-- Start --

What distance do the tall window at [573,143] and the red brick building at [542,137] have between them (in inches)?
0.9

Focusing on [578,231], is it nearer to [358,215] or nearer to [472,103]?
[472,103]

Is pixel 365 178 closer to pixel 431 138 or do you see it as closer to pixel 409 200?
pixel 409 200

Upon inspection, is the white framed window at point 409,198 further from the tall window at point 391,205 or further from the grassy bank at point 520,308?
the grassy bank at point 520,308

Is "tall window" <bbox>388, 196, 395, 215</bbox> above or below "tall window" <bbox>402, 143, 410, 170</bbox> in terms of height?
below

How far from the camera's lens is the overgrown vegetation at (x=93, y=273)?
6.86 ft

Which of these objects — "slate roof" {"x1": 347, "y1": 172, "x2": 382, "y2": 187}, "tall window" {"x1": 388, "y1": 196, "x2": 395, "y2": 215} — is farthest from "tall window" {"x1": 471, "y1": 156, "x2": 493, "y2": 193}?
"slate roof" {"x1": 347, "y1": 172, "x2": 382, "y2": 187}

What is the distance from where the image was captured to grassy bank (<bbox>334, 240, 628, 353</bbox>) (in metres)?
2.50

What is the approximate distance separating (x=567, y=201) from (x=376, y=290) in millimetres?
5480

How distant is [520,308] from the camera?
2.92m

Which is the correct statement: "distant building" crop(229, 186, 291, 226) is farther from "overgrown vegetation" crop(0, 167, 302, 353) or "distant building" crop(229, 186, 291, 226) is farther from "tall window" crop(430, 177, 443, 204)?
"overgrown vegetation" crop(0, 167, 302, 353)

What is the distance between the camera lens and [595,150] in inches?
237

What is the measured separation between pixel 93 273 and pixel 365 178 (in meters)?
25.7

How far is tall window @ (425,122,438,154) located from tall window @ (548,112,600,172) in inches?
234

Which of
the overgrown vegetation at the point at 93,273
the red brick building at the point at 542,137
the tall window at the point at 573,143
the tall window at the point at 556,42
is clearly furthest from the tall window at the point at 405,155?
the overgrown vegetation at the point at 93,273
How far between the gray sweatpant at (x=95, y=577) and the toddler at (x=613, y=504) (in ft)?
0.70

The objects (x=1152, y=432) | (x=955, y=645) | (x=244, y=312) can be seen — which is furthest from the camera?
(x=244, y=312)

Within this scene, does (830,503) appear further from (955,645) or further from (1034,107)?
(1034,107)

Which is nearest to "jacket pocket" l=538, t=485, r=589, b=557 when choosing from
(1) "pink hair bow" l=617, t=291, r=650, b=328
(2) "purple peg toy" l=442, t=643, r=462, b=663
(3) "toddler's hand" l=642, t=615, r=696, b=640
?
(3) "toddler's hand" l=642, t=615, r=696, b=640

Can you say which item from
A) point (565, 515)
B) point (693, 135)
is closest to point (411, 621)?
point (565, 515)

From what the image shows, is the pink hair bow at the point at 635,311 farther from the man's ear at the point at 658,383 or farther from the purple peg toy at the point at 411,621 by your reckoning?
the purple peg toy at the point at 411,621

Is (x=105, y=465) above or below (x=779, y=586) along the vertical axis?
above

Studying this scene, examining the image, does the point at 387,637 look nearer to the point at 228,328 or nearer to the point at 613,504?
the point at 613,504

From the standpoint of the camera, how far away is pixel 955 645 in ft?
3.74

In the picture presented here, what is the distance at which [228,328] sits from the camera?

-- End --
-- Start --

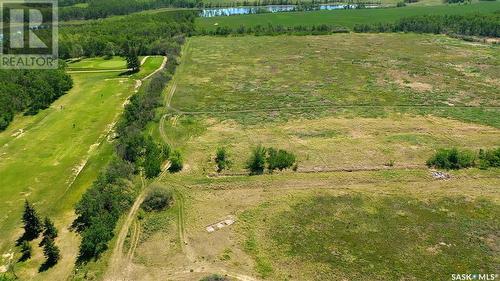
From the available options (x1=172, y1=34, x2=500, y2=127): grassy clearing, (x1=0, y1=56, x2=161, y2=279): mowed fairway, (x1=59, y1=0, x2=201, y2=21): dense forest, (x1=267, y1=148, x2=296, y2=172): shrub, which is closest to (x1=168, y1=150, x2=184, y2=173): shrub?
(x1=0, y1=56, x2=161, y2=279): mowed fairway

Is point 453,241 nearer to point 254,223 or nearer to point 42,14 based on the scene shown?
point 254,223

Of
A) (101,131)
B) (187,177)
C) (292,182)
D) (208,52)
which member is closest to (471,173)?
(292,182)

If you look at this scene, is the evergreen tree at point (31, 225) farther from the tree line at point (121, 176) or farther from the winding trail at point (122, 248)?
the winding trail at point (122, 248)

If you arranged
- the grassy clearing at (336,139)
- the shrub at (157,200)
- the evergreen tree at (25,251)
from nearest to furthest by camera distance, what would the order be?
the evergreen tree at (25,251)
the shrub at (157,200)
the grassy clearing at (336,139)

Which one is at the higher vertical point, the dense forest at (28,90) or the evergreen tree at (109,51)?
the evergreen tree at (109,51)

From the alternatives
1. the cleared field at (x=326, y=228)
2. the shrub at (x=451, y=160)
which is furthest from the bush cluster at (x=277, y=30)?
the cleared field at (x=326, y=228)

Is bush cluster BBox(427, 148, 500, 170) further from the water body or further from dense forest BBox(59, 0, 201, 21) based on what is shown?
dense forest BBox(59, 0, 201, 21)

-- End --

Request:
Gather every line in the records above that contains the word "nearest", matching its letter case exactly.

Response to this exercise:
Which is nearest to "jacket pocket" l=538, t=485, r=589, b=557 when choosing from
from nearest to furthest by camera distance, what would the order be?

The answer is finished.